Structural and spectroscopic studies of nanocrystalline Ni1−xMgxFe2O4 ferrites synthesized by a microwave-assisted combustion route

Abstract

In this work, the synthesis of Ni1−xMgxFe2O4 (0 ≤ x ≤ 1.0) nanoparticles by a facile microwave-assisted combustion method is reported with detailed study of the structural and optical properties. By employing techniques of x-ray diffraction (XRD) with Rietveld refinement, transmission electron microscope (TEM, HRTEM, TEM-EDX), Fourier transform infrared spectroscopy (FTIR) and UV-Visible spectroscopy, the synthesized nanoparticles are characterized and introduced for further study of size-confined properties. Nanocrystals of a pure cubic spinel structured phase with average particle size of 20–40 nm were successfully synthesized in the whole range of x. In consistence with Vegard’s law for a solid solution lattice, the lattice constant increases linearly with the substitution for Ni2+ with the relatively larger Mg2+ cations.
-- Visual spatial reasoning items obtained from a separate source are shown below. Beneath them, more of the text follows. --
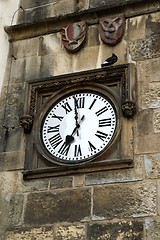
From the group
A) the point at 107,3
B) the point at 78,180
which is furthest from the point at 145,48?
the point at 78,180

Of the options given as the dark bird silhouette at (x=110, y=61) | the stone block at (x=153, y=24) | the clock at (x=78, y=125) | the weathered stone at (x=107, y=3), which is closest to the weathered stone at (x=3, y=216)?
the clock at (x=78, y=125)

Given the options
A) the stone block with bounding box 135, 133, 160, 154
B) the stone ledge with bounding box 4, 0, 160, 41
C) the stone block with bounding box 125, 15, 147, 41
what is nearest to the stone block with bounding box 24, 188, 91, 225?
the stone block with bounding box 135, 133, 160, 154

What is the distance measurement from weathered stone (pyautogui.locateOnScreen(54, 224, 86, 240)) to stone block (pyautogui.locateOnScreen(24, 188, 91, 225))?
0.23ft

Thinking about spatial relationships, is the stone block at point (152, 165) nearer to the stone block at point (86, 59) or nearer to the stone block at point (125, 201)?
the stone block at point (125, 201)

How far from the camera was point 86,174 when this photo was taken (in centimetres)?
551

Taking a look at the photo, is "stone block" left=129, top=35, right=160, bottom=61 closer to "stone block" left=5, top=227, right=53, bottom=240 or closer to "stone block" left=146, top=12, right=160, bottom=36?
"stone block" left=146, top=12, right=160, bottom=36

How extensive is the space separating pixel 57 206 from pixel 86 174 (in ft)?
1.32

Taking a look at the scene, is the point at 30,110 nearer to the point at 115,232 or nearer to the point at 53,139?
the point at 53,139

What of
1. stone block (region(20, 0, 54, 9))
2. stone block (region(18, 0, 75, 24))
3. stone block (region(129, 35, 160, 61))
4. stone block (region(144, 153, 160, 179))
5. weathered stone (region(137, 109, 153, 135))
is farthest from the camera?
stone block (region(20, 0, 54, 9))

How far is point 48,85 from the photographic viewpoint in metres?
6.13

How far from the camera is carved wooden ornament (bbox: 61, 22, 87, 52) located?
6238 mm

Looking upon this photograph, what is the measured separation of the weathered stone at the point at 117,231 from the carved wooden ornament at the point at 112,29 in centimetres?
195

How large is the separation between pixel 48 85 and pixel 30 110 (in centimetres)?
33

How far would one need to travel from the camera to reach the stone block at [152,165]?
5289 millimetres
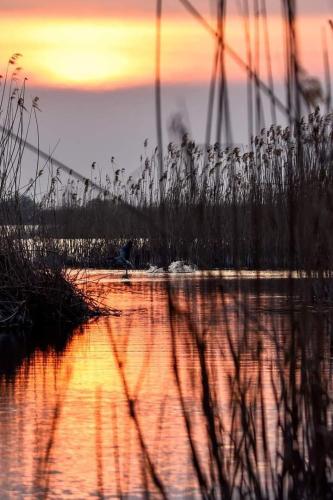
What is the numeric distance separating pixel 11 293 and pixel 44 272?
38 centimetres

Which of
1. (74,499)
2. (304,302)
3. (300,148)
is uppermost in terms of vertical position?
(300,148)

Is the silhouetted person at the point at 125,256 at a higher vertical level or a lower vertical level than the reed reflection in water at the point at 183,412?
higher

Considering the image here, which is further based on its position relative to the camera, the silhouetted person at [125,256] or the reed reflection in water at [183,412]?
the silhouetted person at [125,256]

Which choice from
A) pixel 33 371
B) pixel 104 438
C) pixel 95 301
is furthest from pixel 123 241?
pixel 104 438

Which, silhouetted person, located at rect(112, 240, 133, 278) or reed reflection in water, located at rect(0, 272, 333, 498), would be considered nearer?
reed reflection in water, located at rect(0, 272, 333, 498)

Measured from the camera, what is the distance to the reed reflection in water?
10.0 ft

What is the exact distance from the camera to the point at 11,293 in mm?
9719

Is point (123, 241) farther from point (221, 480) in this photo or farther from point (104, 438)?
point (221, 480)

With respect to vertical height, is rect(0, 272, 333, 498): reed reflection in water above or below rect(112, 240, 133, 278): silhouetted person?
below

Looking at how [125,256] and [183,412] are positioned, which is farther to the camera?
[125,256]

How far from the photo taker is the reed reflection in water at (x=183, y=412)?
120 inches

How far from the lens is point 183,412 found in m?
3.02

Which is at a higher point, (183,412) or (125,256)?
(125,256)

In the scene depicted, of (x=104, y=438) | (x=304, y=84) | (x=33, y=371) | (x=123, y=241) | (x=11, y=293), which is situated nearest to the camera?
(x=304, y=84)
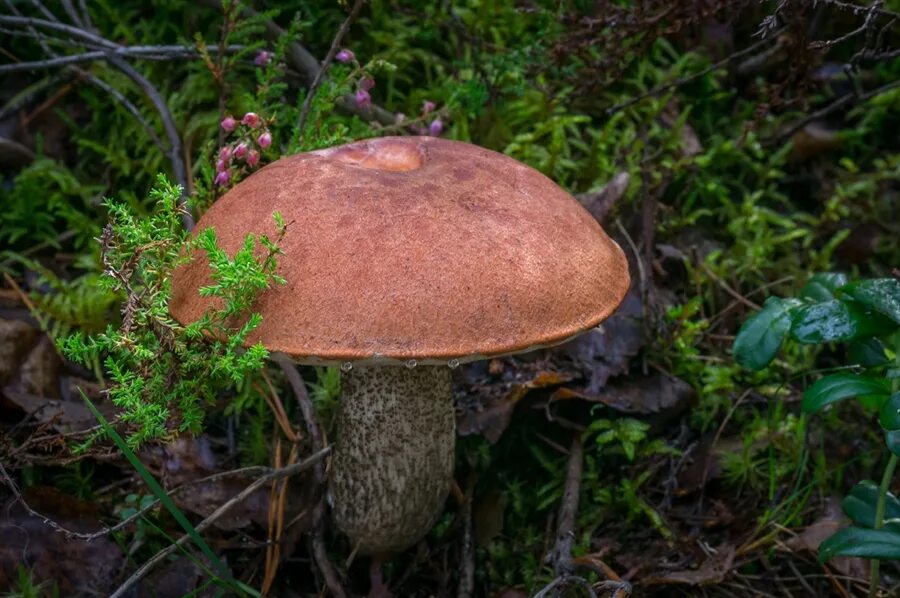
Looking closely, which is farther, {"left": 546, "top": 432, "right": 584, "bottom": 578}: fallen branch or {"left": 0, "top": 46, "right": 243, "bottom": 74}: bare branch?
{"left": 0, "top": 46, "right": 243, "bottom": 74}: bare branch

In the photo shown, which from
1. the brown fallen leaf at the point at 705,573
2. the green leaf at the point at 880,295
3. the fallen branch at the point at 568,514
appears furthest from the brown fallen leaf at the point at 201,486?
the green leaf at the point at 880,295

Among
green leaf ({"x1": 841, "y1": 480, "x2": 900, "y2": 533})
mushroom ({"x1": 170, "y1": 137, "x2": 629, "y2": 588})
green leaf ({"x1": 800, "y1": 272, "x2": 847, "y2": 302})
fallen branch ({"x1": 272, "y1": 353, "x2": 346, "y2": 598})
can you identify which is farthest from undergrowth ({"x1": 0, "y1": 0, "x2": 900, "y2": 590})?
green leaf ({"x1": 800, "y1": 272, "x2": 847, "y2": 302})

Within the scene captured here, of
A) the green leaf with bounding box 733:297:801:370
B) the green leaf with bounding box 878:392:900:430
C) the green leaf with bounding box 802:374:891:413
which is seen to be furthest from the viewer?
the green leaf with bounding box 733:297:801:370

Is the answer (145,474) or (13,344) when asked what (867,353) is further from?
(13,344)

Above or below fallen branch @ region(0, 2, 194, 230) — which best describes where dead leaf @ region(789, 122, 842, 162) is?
below

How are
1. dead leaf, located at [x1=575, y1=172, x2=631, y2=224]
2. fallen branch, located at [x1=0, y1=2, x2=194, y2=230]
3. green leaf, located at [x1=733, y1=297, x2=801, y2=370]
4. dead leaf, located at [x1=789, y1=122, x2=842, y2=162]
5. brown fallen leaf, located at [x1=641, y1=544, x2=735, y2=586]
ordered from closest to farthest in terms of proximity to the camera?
1. green leaf, located at [x1=733, y1=297, x2=801, y2=370]
2. brown fallen leaf, located at [x1=641, y1=544, x2=735, y2=586]
3. fallen branch, located at [x1=0, y1=2, x2=194, y2=230]
4. dead leaf, located at [x1=575, y1=172, x2=631, y2=224]
5. dead leaf, located at [x1=789, y1=122, x2=842, y2=162]

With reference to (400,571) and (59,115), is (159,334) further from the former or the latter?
(59,115)

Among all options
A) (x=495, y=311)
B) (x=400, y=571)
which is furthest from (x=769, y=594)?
(x=495, y=311)

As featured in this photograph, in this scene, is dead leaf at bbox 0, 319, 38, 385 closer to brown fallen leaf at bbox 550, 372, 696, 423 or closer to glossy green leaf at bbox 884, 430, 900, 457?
brown fallen leaf at bbox 550, 372, 696, 423
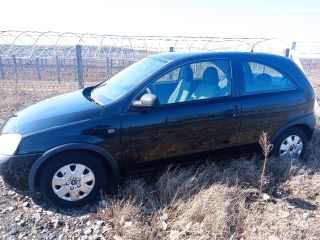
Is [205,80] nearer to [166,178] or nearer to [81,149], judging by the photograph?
[166,178]

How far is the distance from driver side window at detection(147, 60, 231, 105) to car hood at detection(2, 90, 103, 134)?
893mm

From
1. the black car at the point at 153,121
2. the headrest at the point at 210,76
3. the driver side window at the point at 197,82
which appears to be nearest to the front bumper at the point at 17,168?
the black car at the point at 153,121

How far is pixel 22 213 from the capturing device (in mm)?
3344

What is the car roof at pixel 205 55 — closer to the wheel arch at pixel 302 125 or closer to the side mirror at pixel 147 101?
the side mirror at pixel 147 101

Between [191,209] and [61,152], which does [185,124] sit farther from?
[61,152]

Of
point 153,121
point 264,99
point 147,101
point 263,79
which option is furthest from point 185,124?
point 263,79

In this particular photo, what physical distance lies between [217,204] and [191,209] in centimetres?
28

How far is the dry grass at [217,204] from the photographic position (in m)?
2.90

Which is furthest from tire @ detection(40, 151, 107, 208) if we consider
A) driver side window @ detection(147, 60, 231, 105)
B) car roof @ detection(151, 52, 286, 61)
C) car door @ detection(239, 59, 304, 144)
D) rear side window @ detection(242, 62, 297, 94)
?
rear side window @ detection(242, 62, 297, 94)

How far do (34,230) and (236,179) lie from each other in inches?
92.3

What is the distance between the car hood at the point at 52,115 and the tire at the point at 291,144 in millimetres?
2699

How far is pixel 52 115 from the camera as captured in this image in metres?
3.38

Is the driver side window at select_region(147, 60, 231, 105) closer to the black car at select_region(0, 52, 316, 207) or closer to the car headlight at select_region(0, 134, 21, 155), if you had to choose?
the black car at select_region(0, 52, 316, 207)

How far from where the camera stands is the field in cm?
292
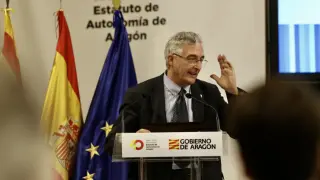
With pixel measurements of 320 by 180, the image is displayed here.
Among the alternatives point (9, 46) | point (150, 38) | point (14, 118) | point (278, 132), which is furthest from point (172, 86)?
point (278, 132)

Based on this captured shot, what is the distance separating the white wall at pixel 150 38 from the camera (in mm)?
4309

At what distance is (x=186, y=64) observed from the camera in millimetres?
3783

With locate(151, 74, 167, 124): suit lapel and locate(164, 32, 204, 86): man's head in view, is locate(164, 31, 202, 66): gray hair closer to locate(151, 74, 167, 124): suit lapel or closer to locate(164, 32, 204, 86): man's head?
locate(164, 32, 204, 86): man's head

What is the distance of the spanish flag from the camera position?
406cm

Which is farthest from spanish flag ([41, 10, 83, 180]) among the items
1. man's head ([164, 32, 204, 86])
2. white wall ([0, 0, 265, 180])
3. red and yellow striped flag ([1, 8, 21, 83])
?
man's head ([164, 32, 204, 86])

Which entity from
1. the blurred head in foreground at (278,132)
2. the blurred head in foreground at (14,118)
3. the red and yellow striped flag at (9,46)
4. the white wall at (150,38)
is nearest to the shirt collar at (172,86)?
the white wall at (150,38)

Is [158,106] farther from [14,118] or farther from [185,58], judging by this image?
[14,118]

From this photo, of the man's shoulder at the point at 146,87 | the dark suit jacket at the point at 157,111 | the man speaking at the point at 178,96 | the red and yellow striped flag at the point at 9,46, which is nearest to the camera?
the dark suit jacket at the point at 157,111

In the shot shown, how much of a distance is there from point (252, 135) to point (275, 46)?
3186 mm

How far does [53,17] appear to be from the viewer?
454cm

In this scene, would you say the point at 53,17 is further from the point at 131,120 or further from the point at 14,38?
the point at 131,120

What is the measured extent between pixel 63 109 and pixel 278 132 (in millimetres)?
3228

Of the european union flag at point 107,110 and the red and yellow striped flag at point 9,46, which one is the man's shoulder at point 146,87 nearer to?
the european union flag at point 107,110

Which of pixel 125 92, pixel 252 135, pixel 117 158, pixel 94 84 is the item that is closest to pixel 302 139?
pixel 252 135
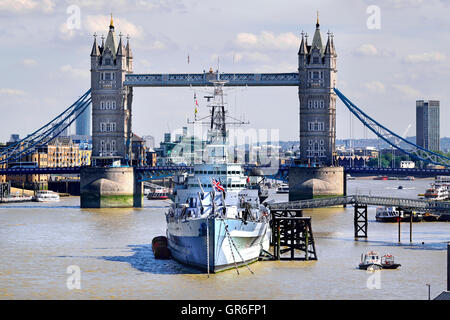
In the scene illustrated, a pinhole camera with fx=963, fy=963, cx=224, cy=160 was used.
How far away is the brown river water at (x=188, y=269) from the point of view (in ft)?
144

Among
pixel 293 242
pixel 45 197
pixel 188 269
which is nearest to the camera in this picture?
pixel 188 269

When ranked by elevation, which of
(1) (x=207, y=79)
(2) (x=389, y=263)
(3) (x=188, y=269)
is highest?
(1) (x=207, y=79)

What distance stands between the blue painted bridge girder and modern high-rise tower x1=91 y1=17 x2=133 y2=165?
160cm

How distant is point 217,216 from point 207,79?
2497 inches

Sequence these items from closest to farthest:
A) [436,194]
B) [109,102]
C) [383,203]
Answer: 1. [383,203]
2. [436,194]
3. [109,102]

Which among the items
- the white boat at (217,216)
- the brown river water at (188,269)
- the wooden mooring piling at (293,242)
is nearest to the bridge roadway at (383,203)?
the brown river water at (188,269)

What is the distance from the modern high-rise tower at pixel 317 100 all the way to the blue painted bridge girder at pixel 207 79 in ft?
5.70

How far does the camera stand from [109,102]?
114312 mm

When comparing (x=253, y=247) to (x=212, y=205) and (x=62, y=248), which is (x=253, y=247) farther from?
(x=62, y=248)

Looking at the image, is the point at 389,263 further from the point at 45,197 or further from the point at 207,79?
the point at 45,197

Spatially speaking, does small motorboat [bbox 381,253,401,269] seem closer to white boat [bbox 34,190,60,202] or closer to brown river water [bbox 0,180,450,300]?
brown river water [bbox 0,180,450,300]

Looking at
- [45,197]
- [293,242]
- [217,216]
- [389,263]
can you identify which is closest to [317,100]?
[45,197]

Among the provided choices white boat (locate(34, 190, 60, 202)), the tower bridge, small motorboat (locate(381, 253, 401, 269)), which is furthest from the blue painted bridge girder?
small motorboat (locate(381, 253, 401, 269))

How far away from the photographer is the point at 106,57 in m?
115
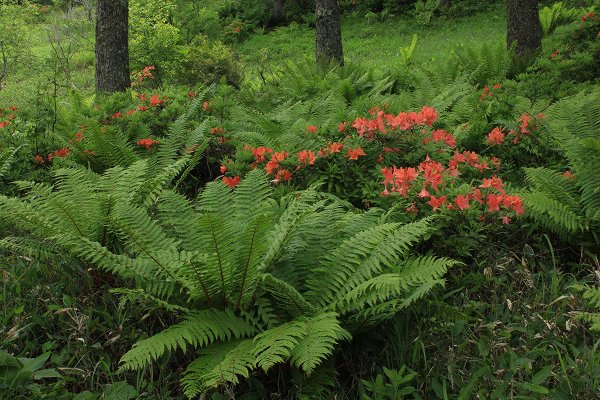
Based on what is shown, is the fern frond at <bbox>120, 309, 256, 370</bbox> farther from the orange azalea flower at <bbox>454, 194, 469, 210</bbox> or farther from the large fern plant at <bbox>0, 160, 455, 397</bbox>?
the orange azalea flower at <bbox>454, 194, 469, 210</bbox>

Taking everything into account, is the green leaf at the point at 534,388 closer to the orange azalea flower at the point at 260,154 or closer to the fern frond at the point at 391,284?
the fern frond at the point at 391,284

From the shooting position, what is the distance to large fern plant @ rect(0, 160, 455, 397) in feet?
7.21

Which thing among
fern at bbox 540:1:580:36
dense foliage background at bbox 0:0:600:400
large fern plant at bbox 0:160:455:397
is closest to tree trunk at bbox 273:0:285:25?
fern at bbox 540:1:580:36

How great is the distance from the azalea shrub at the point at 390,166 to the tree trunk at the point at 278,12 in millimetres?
16212

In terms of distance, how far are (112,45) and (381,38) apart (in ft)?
33.4

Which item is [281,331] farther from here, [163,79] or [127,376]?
[163,79]

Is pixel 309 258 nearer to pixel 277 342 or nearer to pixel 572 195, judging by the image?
pixel 277 342

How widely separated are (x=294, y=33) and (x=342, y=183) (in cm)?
1490

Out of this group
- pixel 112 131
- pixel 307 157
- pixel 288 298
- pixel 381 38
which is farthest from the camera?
pixel 381 38

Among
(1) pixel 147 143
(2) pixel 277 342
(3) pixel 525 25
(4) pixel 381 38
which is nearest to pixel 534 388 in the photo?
(2) pixel 277 342

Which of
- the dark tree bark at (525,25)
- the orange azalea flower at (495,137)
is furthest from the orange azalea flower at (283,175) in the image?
the dark tree bark at (525,25)

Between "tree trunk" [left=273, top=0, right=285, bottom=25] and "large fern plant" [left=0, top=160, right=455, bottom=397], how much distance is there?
17.2 meters

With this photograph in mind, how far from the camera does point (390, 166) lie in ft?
12.3

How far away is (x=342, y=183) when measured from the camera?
12.2 ft
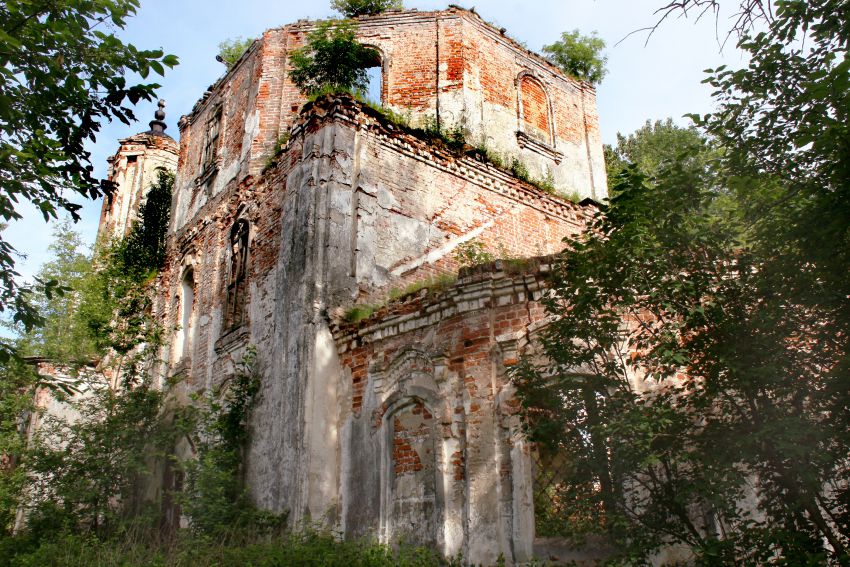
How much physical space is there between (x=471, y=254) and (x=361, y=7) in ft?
22.5

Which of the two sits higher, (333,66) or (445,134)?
(333,66)

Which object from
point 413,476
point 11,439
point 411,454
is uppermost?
point 11,439

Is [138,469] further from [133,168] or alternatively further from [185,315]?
[133,168]

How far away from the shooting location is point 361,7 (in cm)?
1622

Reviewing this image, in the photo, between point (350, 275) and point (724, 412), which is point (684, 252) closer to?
point (724, 412)

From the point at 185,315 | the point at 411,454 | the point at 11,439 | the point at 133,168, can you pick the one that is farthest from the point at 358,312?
the point at 133,168

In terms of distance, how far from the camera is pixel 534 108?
16047mm

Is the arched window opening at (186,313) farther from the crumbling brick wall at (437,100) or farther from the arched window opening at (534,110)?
the arched window opening at (534,110)

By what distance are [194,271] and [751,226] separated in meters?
12.2

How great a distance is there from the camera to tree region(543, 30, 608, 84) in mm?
18375

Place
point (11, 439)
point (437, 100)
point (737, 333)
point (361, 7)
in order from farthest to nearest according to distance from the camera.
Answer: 1. point (361, 7)
2. point (11, 439)
3. point (437, 100)
4. point (737, 333)

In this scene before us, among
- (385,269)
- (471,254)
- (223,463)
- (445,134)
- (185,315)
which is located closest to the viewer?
(223,463)

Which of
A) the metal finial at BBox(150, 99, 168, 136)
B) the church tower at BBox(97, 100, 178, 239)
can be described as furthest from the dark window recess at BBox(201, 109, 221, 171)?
the metal finial at BBox(150, 99, 168, 136)

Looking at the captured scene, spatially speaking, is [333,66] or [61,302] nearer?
[333,66]
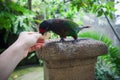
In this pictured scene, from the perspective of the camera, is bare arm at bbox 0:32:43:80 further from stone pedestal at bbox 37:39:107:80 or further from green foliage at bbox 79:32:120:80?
green foliage at bbox 79:32:120:80

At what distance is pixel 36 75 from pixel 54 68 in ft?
6.27

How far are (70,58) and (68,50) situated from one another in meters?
0.12

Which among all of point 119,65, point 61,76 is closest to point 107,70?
point 119,65

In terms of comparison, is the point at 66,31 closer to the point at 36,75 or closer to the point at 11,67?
the point at 11,67

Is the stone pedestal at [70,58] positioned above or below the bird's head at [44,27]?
below

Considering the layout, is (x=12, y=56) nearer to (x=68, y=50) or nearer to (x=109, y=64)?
(x=68, y=50)

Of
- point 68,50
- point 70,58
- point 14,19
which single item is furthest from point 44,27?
point 14,19

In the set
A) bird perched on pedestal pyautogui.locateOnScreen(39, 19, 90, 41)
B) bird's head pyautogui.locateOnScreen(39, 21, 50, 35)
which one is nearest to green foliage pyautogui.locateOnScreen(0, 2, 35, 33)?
bird perched on pedestal pyautogui.locateOnScreen(39, 19, 90, 41)

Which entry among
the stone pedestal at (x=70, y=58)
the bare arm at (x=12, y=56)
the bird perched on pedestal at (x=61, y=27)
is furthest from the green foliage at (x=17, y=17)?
the bare arm at (x=12, y=56)

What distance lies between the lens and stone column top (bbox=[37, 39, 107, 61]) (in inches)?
99.1

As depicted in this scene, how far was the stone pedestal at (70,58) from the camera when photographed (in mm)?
2533

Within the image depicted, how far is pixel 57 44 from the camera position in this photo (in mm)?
2553

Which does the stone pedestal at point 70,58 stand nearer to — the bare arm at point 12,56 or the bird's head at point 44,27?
the bird's head at point 44,27

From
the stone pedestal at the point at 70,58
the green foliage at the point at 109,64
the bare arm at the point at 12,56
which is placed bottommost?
the green foliage at the point at 109,64
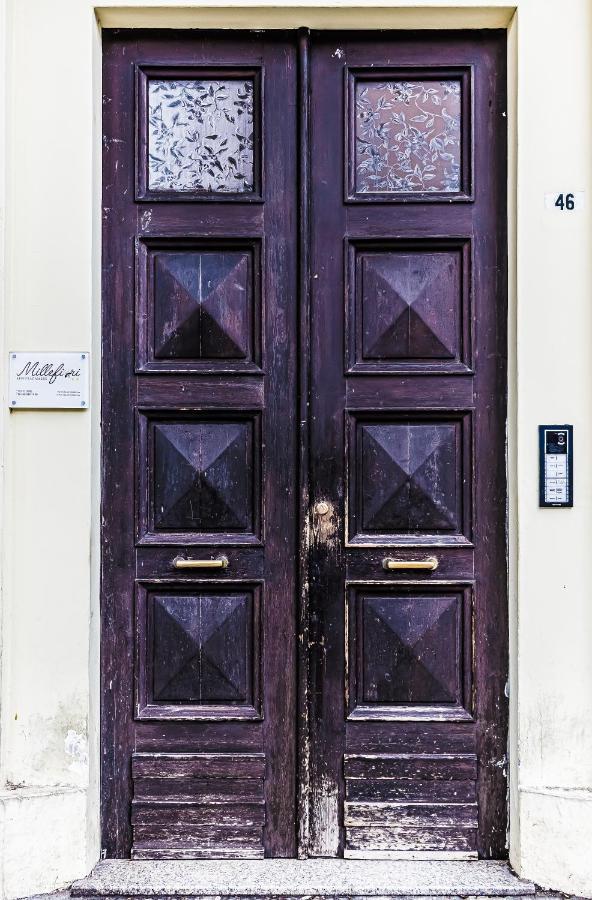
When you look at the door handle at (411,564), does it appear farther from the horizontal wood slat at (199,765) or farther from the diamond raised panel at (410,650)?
the horizontal wood slat at (199,765)

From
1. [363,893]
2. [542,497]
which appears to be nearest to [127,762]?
[363,893]

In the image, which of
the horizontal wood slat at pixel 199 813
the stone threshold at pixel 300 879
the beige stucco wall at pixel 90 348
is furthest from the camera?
the horizontal wood slat at pixel 199 813

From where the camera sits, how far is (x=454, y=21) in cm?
337

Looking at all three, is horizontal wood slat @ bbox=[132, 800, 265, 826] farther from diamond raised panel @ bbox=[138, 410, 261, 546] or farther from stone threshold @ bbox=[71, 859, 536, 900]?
diamond raised panel @ bbox=[138, 410, 261, 546]

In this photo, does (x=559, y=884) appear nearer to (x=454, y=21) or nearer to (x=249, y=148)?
(x=249, y=148)

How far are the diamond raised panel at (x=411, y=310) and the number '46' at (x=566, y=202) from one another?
425 mm

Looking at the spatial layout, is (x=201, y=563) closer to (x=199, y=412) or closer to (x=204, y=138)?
(x=199, y=412)

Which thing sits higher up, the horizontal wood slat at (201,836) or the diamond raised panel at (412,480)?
the diamond raised panel at (412,480)

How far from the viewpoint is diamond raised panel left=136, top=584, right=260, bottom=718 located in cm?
342

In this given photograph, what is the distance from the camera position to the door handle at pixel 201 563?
3.38 metres

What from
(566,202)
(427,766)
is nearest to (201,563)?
(427,766)

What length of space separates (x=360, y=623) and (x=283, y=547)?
480 mm

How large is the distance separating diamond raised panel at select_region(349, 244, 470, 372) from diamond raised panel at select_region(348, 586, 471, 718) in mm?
1038

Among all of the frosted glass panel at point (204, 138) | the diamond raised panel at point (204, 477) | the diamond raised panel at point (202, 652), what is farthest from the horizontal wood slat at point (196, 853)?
the frosted glass panel at point (204, 138)
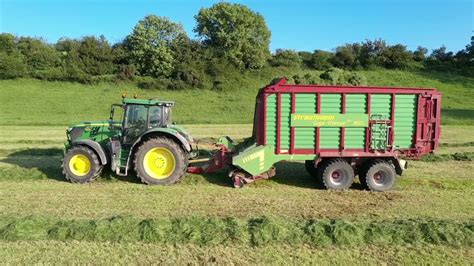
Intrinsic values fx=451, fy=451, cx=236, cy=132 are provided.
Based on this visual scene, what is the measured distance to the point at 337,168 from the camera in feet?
29.9

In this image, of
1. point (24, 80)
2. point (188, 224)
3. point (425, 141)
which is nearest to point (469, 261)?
point (188, 224)

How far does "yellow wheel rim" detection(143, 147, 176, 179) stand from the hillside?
16.8 meters

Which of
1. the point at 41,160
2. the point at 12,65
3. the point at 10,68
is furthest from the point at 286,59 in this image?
the point at 41,160

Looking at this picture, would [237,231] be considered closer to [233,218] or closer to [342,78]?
[233,218]

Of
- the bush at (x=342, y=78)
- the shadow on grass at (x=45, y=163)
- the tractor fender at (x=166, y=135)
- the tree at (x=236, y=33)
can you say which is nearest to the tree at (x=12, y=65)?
the tree at (x=236, y=33)

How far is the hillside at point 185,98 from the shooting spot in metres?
28.1

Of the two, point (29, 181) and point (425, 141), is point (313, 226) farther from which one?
point (29, 181)

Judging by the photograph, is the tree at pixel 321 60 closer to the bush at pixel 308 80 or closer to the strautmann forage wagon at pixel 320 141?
the bush at pixel 308 80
The Rietveld analysis of the observed XRD patterns reveals an inversed spinel structure in NiFe2O4 nanoparticles with a decreased inversion factor by Mg-substitution. The results of UV-Visible absorbance indicate a wide energy gap of about 3.6 eV for NiFe2O4 nanoparticles thatmonotonically tuned towards a narrow band gap by Mg-doping.